Written instruction: Reproduce the Pacific Coast Highway thread below between "## apicius9 (Apr" and "steeley (Apr 24, 2011)", inclusive, swapping "solid ground" for "dry land".

Given passage:
# Pacific Coast Highway



## oivind_dahle (Apr 23, 2011)

Hi all

Im planning a trip from Vancouver to Mexico, and back to las vegas and grand canyon. However Im really unsure about mexico as Ive heard there are a lot of crime there? Is it safe to go to mexico, near the boarder, or should we stop at LA and head for Las Vegas from there?


----------



## Aphex (Apr 23, 2011)

Mexico... a lot of crime there. 

The Mexican border is more like a war zone at the moment. It makes Afganistan look like a 5 star resort.


----------



## oivind_dahle (Apr 23, 2011)

Guess we´re not headed there next year then 
So stop at Los Angeles, and not go further down south cause of crime?


----------



## Kyle (Apr 23, 2011)

I wouldn't go to Mexico. It's very crime ridden and the cartels are turning it into a war zone as Aphex said. A co-worker's husband was murdered there last year. He was a Mexican citizen too, just visiting family in Tijuana. The police hassled him but he didn't have any money on him so they beat him up in a public market then dragged him into a field where he died and was found days later.

You can definitely go south of LA. It's very beautiful down the coast, especially by La Jolla and San Diego. There isn't any spillover crime in San Diego, in fact I was there last weekend. Try to make it there if you get a chance, I love SD.


----------



## oivind_dahle (Apr 23, 2011)

Ok, thanks.

I might ask for more tips later when my plans come together.


----------



## FryBoy (Apr 23, 2011)

At least go as far as San Diego!


----------



## jheis (Apr 24, 2011)

Been to Las Vegas once. I guess its OK if you like neon, plastic and phoney everything. I, for one, am NEVER going back.

James


----------



## apicius9 (Apr 24, 2011)

Hey, that's as close to Hawaii as you can get on solid ground - come on over for a few days 

Stefan


----------



## steeley (Apr 24, 2011)

have to support the local talent:biggrin2:


----------



## El Pescador (Apr 24, 2011)

Mexico is fine as long as you cross during the day. Below ensenada its good. I made the drive to canon last year no problems.

Pesky


----------



## oivind_dahle (Apr 24, 2011)

I would love to come to Hawaii, but alas we have only 3 weeks.

Listed entries:

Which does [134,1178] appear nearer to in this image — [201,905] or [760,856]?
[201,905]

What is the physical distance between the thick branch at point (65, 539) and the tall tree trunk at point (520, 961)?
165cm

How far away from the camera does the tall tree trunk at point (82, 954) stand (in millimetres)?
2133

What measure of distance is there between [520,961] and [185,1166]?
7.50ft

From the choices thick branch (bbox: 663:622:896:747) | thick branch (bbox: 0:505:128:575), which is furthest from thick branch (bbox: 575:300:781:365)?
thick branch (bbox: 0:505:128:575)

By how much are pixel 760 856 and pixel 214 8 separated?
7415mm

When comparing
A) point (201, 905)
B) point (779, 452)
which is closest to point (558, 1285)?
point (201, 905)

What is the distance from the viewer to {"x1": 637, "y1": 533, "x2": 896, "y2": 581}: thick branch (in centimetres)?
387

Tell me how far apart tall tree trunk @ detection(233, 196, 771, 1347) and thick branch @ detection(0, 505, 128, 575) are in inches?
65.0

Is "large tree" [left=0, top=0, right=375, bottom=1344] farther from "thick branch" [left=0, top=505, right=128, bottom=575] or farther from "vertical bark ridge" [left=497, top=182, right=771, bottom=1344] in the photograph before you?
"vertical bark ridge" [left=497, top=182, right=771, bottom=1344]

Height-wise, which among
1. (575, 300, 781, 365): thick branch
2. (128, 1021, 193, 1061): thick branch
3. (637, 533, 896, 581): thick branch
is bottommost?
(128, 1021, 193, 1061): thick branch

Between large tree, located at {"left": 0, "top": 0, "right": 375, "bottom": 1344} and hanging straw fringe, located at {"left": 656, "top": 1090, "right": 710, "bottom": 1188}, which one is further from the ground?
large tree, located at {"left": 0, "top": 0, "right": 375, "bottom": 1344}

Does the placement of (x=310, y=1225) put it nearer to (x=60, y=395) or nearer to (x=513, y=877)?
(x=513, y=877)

Answer:
## apicius9 (Apr 24, 2011)

Hey, that's as close to Hawaii as you can get on dry land - come on over for a few days 

Stefan


----------



## steeley (Apr 24, 2011)